--- Directions ---
Report every line from the material that contains the word "species".

--- Provided material ---

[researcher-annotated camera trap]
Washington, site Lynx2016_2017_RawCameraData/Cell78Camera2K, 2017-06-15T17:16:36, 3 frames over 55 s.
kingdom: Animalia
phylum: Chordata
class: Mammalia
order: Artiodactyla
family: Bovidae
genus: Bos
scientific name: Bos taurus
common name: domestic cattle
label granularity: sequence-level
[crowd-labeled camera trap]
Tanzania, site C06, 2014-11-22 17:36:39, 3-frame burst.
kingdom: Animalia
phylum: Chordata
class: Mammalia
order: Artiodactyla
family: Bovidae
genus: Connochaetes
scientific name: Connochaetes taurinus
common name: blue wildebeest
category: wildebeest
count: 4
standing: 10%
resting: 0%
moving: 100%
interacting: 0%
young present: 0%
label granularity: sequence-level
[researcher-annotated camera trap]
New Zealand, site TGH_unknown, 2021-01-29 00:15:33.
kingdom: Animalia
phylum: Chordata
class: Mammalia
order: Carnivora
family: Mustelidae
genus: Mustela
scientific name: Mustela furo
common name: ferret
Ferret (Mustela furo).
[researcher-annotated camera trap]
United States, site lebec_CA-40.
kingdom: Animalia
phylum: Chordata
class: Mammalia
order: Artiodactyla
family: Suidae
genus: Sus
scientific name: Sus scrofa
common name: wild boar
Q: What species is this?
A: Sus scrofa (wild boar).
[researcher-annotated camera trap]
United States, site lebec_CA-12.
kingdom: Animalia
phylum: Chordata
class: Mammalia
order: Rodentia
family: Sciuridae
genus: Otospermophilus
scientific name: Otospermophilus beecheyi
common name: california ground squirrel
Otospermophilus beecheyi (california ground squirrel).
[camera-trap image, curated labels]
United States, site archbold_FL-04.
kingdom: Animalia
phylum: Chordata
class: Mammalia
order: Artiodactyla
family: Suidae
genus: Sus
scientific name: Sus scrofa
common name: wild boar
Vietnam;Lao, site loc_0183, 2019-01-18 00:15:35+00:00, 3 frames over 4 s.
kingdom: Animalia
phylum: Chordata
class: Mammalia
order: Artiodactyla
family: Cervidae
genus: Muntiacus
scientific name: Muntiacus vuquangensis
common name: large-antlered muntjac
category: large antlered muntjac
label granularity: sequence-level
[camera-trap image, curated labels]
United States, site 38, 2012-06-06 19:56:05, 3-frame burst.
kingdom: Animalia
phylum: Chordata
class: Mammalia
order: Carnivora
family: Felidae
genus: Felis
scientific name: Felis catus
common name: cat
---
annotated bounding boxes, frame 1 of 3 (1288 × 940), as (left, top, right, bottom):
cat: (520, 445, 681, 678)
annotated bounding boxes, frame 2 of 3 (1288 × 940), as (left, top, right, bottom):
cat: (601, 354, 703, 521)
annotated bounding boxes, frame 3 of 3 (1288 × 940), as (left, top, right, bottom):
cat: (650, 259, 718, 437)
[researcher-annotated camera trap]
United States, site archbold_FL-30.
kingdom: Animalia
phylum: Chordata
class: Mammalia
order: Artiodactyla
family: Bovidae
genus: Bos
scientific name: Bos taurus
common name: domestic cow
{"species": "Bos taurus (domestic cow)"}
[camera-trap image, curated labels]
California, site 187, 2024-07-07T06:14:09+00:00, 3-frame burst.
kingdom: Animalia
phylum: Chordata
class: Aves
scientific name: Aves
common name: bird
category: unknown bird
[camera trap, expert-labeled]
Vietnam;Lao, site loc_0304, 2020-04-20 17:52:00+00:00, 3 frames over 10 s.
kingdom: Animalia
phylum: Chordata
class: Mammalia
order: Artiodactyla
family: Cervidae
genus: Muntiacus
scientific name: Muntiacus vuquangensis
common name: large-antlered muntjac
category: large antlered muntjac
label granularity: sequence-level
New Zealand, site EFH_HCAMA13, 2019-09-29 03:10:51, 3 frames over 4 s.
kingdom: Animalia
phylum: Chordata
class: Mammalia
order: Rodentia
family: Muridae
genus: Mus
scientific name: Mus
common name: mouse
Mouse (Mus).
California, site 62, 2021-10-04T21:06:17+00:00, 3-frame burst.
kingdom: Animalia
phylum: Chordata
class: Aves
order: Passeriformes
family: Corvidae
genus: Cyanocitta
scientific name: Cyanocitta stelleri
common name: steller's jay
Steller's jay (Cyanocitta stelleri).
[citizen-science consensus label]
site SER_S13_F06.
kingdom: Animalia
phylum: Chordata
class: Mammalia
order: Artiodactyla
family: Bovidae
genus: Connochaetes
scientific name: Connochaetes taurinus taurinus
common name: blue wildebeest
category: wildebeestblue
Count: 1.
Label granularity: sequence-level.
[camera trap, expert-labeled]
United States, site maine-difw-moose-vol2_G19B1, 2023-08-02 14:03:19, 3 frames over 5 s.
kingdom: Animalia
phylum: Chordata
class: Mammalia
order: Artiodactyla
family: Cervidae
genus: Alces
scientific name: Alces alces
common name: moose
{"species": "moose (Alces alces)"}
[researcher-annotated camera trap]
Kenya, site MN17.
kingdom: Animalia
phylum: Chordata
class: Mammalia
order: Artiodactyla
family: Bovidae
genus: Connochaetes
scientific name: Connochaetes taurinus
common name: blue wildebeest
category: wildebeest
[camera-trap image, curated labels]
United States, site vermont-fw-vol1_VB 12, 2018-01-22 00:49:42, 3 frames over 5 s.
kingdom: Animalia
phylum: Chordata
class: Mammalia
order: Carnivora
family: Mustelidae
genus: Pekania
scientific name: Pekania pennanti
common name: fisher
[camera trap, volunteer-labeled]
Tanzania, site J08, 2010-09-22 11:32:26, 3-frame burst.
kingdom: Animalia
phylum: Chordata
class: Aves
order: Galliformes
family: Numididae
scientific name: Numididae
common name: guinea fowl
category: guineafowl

--- Answer space ---
Q: What species is this?
{"species": "Bos taurus (domestic cow)"}
{"species": "moose (Alces alces)"}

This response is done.